>> begin

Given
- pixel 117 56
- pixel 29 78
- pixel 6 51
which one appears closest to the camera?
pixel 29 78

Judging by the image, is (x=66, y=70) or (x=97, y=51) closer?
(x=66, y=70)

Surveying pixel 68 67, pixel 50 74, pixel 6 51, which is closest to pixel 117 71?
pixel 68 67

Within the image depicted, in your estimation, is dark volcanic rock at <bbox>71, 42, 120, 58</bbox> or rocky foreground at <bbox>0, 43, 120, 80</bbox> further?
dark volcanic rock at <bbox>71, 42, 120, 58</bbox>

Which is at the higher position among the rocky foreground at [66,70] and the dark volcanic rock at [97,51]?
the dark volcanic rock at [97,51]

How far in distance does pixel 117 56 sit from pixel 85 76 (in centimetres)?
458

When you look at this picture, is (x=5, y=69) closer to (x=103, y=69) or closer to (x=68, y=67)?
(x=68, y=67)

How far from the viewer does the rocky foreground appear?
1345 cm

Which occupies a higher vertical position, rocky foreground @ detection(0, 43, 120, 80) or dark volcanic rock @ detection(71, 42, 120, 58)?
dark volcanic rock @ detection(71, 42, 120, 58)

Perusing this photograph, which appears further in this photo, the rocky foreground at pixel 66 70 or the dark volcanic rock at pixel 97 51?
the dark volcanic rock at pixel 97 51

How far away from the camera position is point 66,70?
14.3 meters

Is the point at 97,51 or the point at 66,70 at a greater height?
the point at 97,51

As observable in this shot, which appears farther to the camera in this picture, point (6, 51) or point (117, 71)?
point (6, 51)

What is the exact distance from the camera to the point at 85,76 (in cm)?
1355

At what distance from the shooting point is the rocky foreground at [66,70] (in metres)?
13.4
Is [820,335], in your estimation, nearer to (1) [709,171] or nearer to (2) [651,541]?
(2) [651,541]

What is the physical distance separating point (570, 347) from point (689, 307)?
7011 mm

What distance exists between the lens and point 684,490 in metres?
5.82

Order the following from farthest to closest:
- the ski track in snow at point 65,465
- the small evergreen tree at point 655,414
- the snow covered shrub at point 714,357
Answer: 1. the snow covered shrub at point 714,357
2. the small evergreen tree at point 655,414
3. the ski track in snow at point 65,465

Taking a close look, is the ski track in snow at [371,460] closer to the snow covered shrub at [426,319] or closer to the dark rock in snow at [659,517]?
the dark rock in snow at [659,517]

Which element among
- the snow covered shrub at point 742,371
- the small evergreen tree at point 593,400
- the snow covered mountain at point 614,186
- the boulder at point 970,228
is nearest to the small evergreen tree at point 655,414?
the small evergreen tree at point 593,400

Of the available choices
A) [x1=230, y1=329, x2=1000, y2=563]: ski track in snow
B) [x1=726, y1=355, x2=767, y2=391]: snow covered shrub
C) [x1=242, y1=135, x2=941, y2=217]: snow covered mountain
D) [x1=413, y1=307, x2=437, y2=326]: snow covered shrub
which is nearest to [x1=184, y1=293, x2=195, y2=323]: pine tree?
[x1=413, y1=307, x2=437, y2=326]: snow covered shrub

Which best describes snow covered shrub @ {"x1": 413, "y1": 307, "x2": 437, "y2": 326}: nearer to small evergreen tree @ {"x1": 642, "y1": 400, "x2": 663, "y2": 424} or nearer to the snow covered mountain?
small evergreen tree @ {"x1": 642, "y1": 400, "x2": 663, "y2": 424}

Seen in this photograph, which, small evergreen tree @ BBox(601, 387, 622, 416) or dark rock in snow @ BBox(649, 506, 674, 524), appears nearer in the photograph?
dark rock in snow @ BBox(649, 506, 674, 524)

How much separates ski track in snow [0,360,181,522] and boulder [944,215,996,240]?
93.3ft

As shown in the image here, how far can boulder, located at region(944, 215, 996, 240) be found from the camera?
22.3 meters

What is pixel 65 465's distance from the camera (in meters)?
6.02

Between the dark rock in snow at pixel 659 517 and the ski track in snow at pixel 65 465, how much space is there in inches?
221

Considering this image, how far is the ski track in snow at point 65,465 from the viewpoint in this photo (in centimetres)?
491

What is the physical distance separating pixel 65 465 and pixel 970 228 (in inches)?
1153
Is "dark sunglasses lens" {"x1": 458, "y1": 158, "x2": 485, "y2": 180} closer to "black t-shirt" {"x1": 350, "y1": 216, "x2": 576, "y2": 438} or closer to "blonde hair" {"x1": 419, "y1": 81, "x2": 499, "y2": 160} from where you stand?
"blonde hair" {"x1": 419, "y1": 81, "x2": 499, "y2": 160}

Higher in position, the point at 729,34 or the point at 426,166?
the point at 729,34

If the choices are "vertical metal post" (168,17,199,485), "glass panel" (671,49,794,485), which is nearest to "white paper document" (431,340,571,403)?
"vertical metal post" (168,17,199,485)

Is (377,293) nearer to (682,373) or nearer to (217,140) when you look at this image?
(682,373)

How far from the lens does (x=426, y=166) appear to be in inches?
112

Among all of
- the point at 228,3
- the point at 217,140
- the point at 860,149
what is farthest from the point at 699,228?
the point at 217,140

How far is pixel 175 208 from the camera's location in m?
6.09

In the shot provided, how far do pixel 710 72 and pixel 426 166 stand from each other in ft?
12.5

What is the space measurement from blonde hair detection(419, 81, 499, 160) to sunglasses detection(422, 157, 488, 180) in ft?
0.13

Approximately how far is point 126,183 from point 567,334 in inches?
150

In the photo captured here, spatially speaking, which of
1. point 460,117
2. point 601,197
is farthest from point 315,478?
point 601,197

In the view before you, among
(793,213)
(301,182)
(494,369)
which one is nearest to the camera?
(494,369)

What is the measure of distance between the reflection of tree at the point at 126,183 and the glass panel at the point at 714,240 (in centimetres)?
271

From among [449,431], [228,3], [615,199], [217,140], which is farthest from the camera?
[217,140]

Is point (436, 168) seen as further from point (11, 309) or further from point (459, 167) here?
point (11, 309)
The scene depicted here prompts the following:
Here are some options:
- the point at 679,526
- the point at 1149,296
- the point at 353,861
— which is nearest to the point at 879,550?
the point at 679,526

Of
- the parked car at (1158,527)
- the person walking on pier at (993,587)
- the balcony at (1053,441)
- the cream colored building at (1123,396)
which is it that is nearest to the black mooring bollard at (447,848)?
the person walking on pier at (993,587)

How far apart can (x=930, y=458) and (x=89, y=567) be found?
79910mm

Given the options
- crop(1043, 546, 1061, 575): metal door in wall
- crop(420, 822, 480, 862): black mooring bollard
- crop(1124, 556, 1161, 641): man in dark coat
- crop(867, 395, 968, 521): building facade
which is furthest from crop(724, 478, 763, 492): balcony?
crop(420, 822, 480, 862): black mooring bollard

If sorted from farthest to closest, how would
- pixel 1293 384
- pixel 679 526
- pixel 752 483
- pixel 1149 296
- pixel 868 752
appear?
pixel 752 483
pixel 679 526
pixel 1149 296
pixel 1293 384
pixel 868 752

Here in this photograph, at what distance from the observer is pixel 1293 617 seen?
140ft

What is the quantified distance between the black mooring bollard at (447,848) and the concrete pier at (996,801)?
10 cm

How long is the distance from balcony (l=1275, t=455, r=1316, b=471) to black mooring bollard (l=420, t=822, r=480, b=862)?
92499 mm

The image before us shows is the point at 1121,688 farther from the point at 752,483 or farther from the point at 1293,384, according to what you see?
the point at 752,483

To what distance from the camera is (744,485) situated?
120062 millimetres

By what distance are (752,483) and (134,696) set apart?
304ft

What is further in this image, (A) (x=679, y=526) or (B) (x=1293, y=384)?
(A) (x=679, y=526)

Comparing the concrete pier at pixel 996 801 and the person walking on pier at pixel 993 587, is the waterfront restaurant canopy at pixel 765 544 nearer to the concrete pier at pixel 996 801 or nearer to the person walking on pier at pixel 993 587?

>> end

→ Set problem
Write the material out again in its entirety, exactly as shown.

→ Output of the exercise
Given
- pixel 117 56
- pixel 29 78
- pixel 6 51
which one appears closest to the camera?
pixel 29 78

Judging by the image, is (x=66, y=70) or (x=97, y=51) closer?
(x=66, y=70)

Surveying pixel 68 67, pixel 50 74, pixel 6 51, which is closest to pixel 117 71?
pixel 68 67

Within the image depicted, in your estimation, is dark volcanic rock at <bbox>71, 42, 120, 58</bbox> or rocky foreground at <bbox>0, 43, 120, 80</bbox> further?
dark volcanic rock at <bbox>71, 42, 120, 58</bbox>

Which is at the higher position among the rocky foreground at [66,70] and the dark volcanic rock at [97,51]?
the dark volcanic rock at [97,51]

How far in distance does pixel 117 56 sit from pixel 85 76 (in centimetres)?
458

When you look at this picture, is (x=5, y=69) closer to (x=103, y=69) or closer to (x=68, y=67)?
(x=68, y=67)

How far from the viewer does the rocky foreground appear?
1345 cm

Which occupies a higher vertical position, rocky foreground @ detection(0, 43, 120, 80) or dark volcanic rock @ detection(71, 42, 120, 58)?
dark volcanic rock @ detection(71, 42, 120, 58)

Perusing this photograph, which appears further in this photo, the rocky foreground at pixel 66 70 or the dark volcanic rock at pixel 97 51?
the dark volcanic rock at pixel 97 51

How far away from the camera position is point 66,70?
14.3 meters

Is the point at 97,51 or the point at 66,70 at a greater height?
the point at 97,51

As observable in this shot, which appears farther to the camera in this picture, point (6, 51) or point (117, 71)?
point (6, 51)

What is the exact distance from the camera to the point at 85,76 (in cm)?
1355

At what distance from the shooting point is the rocky foreground at [66,70] (in metres)?
13.4
Is [820,335], in your estimation, nearer to (1) [709,171] or nearer to (2) [651,541]?
(2) [651,541]

What is the physical distance separating point (570, 347) from point (689, 307)?
7011 mm

What distance exists between the lens and point 684,490 in metres?
5.82

Order the following from farthest to closest:
- the ski track in snow at point 65,465
- the small evergreen tree at point 655,414
- the snow covered shrub at point 714,357
Answer: 1. the snow covered shrub at point 714,357
2. the small evergreen tree at point 655,414
3. the ski track in snow at point 65,465

Taking a close look, is the ski track in snow at [371,460] closer to the snow covered shrub at [426,319] or closer to the dark rock in snow at [659,517]?
the dark rock in snow at [659,517]

Which element among
- the snow covered shrub at point 742,371
- the small evergreen tree at point 593,400
- the snow covered mountain at point 614,186
- the boulder at point 970,228
is nearest to the small evergreen tree at point 655,414?
the small evergreen tree at point 593,400

Of the available choices
A) [x1=230, y1=329, x2=1000, y2=563]: ski track in snow
B) [x1=726, y1=355, x2=767, y2=391]: snow covered shrub
C) [x1=242, y1=135, x2=941, y2=217]: snow covered mountain
D) [x1=413, y1=307, x2=437, y2=326]: snow covered shrub
which is nearest to [x1=184, y1=293, x2=195, y2=323]: pine tree?
[x1=413, y1=307, x2=437, y2=326]: snow covered shrub

Which best describes snow covered shrub @ {"x1": 413, "y1": 307, "x2": 437, "y2": 326}: nearer to small evergreen tree @ {"x1": 642, "y1": 400, "x2": 663, "y2": 424} or nearer to the snow covered mountain?
small evergreen tree @ {"x1": 642, "y1": 400, "x2": 663, "y2": 424}

Seen in this photograph, which, small evergreen tree @ BBox(601, 387, 622, 416) or dark rock in snow @ BBox(649, 506, 674, 524), appears nearer in the photograph?
dark rock in snow @ BBox(649, 506, 674, 524)

How much separates ski track in snow [0,360,181,522] and boulder [944,215,996,240]?
93.3ft

As shown in the image here, how far can boulder, located at region(944, 215, 996, 240) be found from the camera?
22.3 meters

What is pixel 65 465's distance from the camera (in meters)?
6.02

Between the dark rock in snow at pixel 659 517 and the ski track in snow at pixel 65 465, how much space is there in inches?
221

Considering this image, how far is the ski track in snow at point 65,465 from the viewpoint in this photo (in centimetres)?
491

What is the physical distance separating pixel 65 465 and pixel 970 228 (in inches)?
1153
Is "dark sunglasses lens" {"x1": 458, "y1": 158, "x2": 485, "y2": 180} closer to "black t-shirt" {"x1": 350, "y1": 216, "x2": 576, "y2": 438} or closer to "blonde hair" {"x1": 419, "y1": 81, "x2": 499, "y2": 160} from where you stand?
"blonde hair" {"x1": 419, "y1": 81, "x2": 499, "y2": 160}

Higher in position, the point at 729,34 or the point at 426,166?
the point at 729,34

If the choices are "vertical metal post" (168,17,199,485), "glass panel" (671,49,794,485), which is nearest to "white paper document" (431,340,571,403)?
"vertical metal post" (168,17,199,485)

Is (377,293) nearer to (682,373) or nearer to (217,140) when you look at this image?
(682,373)

How far from the lens does (x=426, y=166) appear to be in inches?
112

Among all of
- the point at 228,3
- the point at 217,140
- the point at 860,149
what is farthest from the point at 699,228?
the point at 217,140

How far is pixel 175 208 from the camera's location in m?
6.09

In the shot provided, how far do pixel 710 72 and pixel 426 166 stand from each other in ft?
12.5

What is the space measurement from blonde hair detection(419, 81, 499, 160) to sunglasses detection(422, 157, 488, 180) in ft?
0.13

Approximately how far is point 126,183 from point 567,334 in inches?
150

In the photo captured here, spatially speaking, which of
1. point 460,117
2. point 601,197
is farthest from point 315,478?
point 601,197

In the view before you, among
(793,213)
(301,182)
(494,369)
which one is nearest to the camera?
(494,369)

What is the measure of distance between the reflection of tree at the point at 126,183 and the glass panel at the point at 714,240 (in centimetres)?
271

From among [449,431], [228,3], [615,199], [217,140], which is farthest from the camera?
[217,140]

Is point (436, 168) seen as further from point (11, 309) or further from point (459, 167) here?
point (11, 309)
The scene depicted here prompts the following:
Here are some options:
- the point at 679,526
- the point at 1149,296
- the point at 353,861
— which is nearest to the point at 879,550?
the point at 679,526

Of
- the parked car at (1158,527)
- the person walking on pier at (993,587)
- the balcony at (1053,441)
- the cream colored building at (1123,396)
which is it that is nearest to the black mooring bollard at (447,848)?
the person walking on pier at (993,587)

How far apart can (x=930, y=458) and (x=89, y=567) be found?
79910mm

Given the options
- crop(1043, 546, 1061, 575): metal door in wall
- crop(420, 822, 480, 862): black mooring bollard
- crop(1124, 556, 1161, 641): man in dark coat
- crop(867, 395, 968, 521): building facade
which is furthest from crop(724, 478, 763, 492): balcony?
crop(420, 822, 480, 862): black mooring bollard

If sorted from farthest to closest, how would
- pixel 1293 384
- pixel 679 526
- pixel 752 483
- pixel 1149 296
- pixel 868 752
appear?
pixel 752 483
pixel 679 526
pixel 1149 296
pixel 1293 384
pixel 868 752

Here in this photograph, at what distance from the observer is pixel 1293 617 seen?
140ft

What is the quantified distance between the black mooring bollard at (447,848) and the concrete pier at (996,801)?
10 cm

How long is the distance from balcony (l=1275, t=455, r=1316, b=471) to black mooring bollard (l=420, t=822, r=480, b=862)?
92499 mm

The image before us shows is the point at 1121,688 farther from the point at 752,483 or farther from the point at 1293,384, according to what you see?
the point at 752,483

To what distance from the camera is (744,485) situated?
120062 millimetres

By what distance are (752,483) and (134,696) set apart?
304ft

What is further in this image, (A) (x=679, y=526) or (B) (x=1293, y=384)?
(A) (x=679, y=526)

Comparing the concrete pier at pixel 996 801 and the person walking on pier at pixel 993 587, is the waterfront restaurant canopy at pixel 765 544 nearer to the concrete pier at pixel 996 801 or nearer to the person walking on pier at pixel 993 587?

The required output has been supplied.